Beginning at the line containing "[camera trap, expert-labeled]" in the material below and ending at the line containing "common name: mouse", return each line exactly and add nothing.

#### DATASET RECORDS:

----

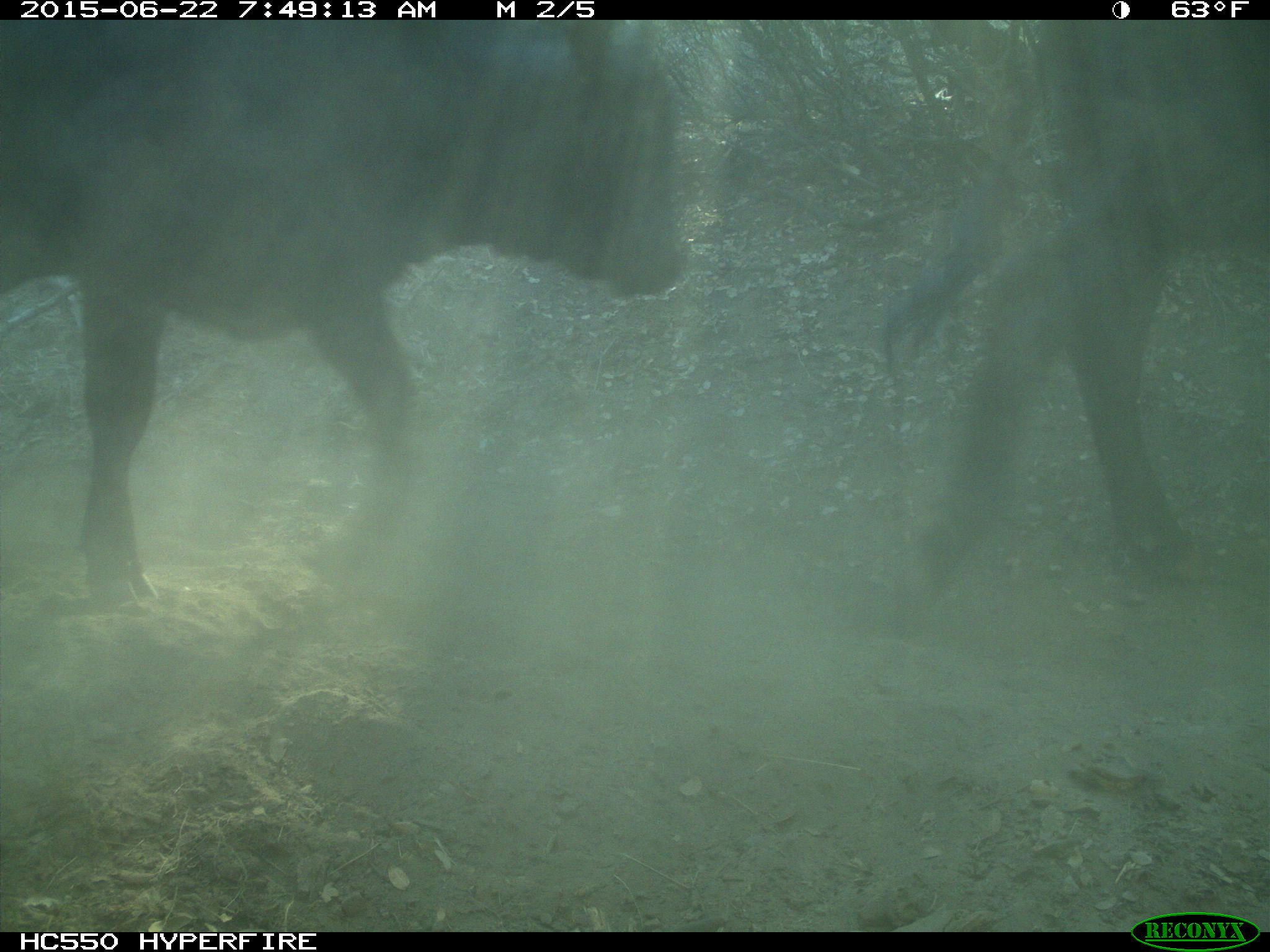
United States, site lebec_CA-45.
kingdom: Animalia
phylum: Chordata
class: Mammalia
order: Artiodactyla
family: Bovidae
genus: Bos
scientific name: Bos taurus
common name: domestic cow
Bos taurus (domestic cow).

----

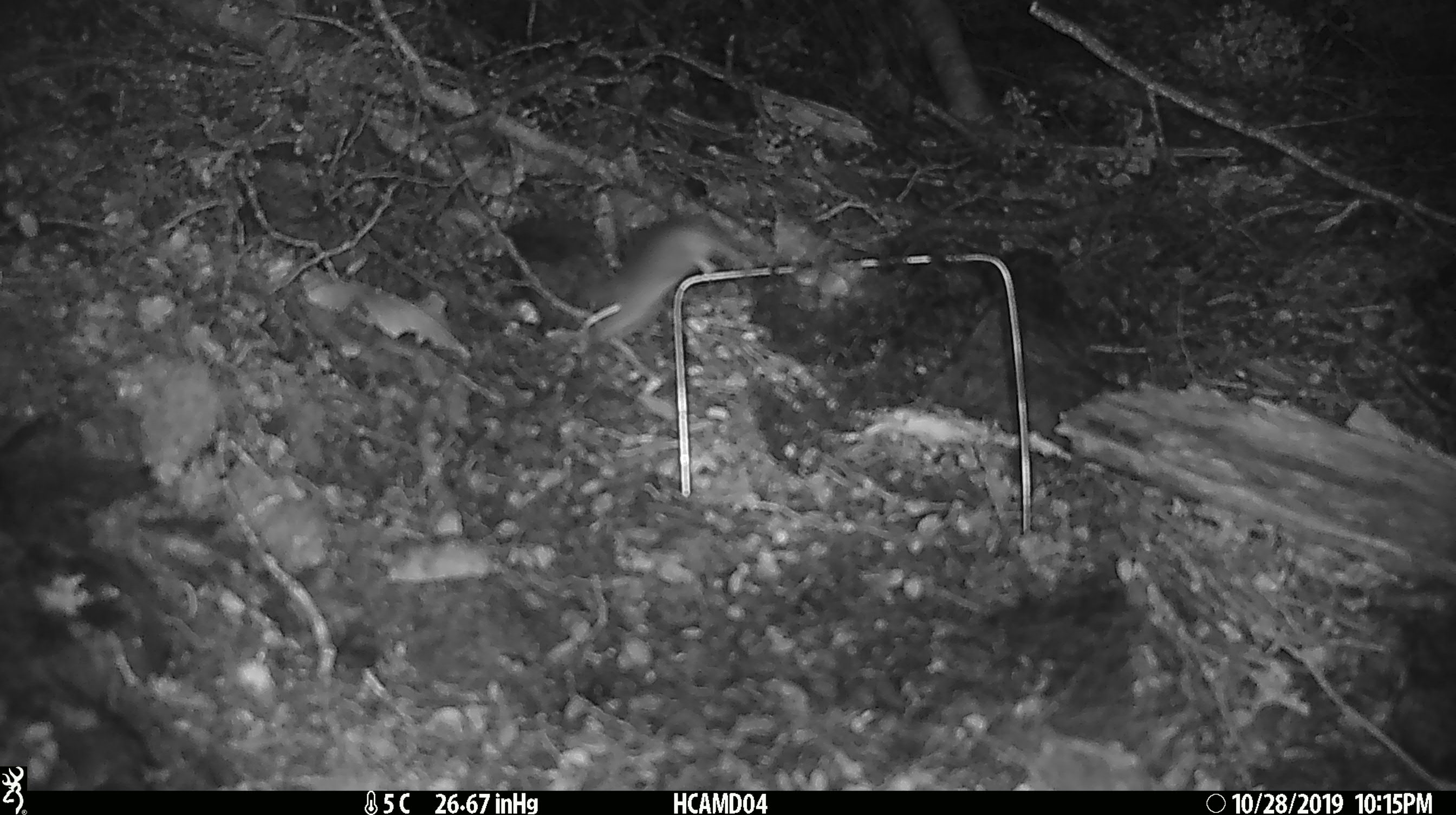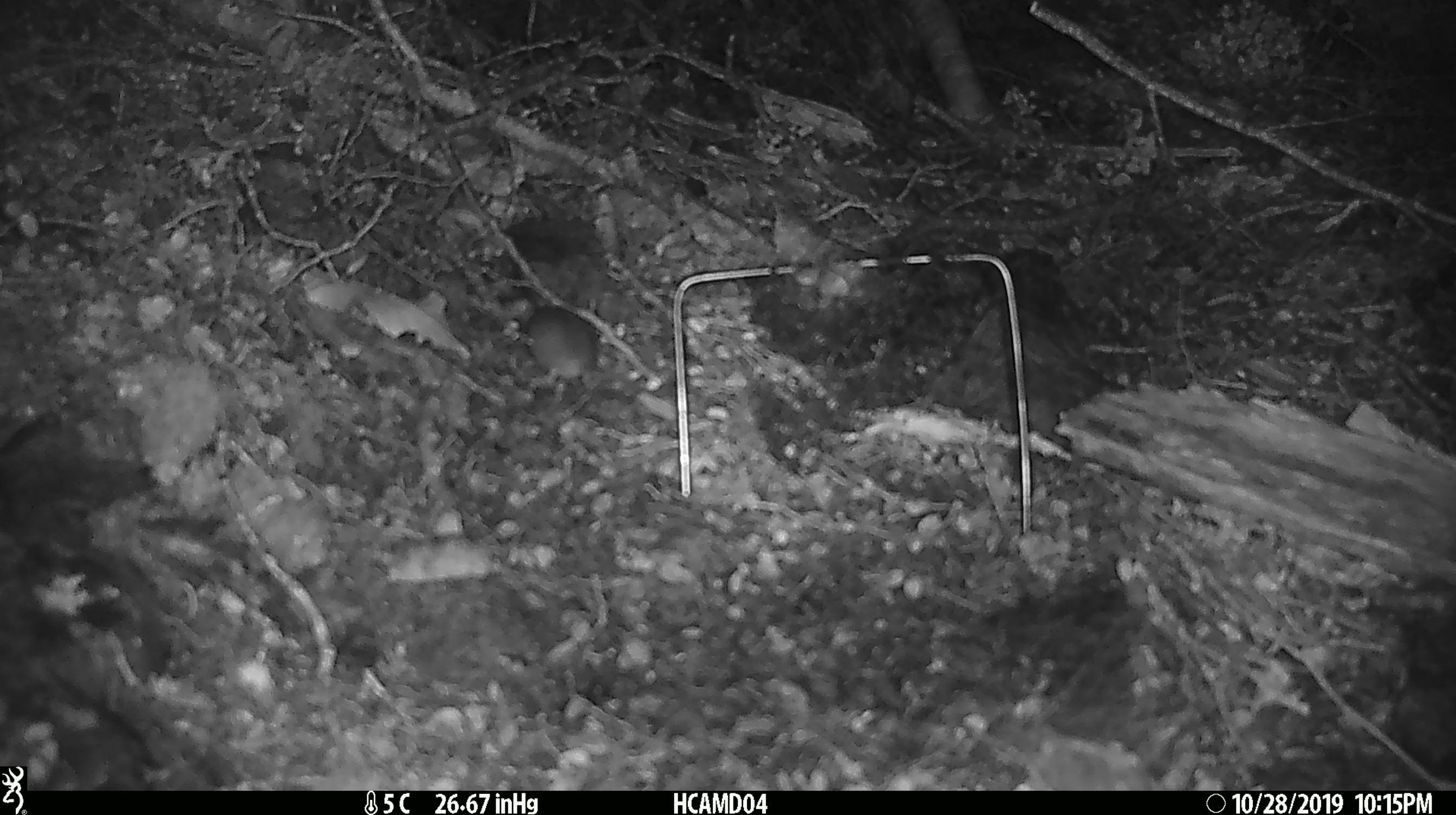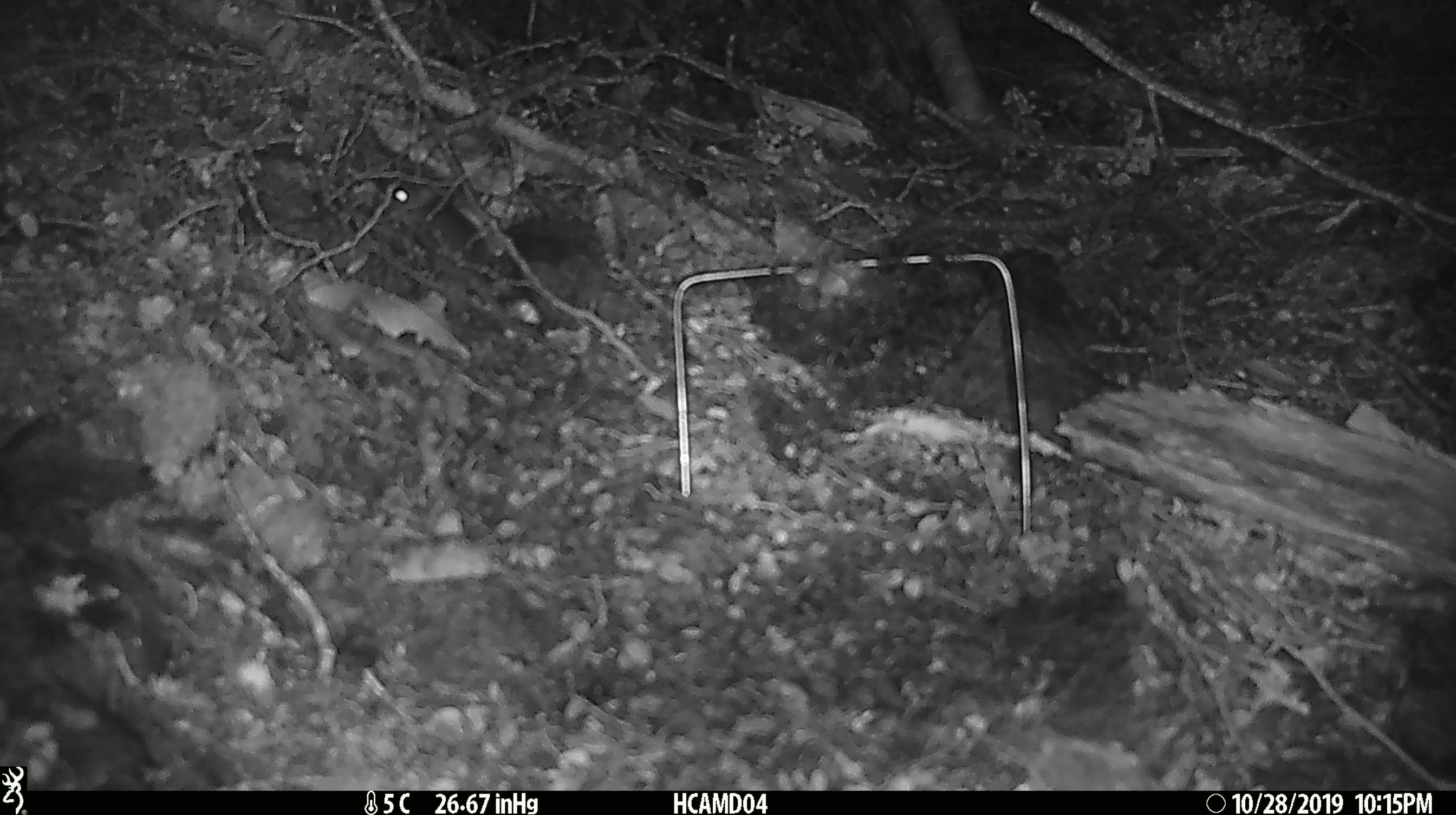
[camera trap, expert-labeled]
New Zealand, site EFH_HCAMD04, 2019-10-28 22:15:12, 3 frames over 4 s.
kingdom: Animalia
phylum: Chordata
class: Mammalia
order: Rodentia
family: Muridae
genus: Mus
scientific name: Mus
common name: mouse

----

#### TASK RESULT:
[camera trap, expert-labeled]
New Zealand, site EFH_HCAMD04, 2019-10-28 22:15:12, 3 frames over 4 s.
kingdom: Animalia
phylum: Chordata
class: Mammalia
order: Rodentia
family: Muridae
genus: Mus
scientific name: Mus
common name: mouse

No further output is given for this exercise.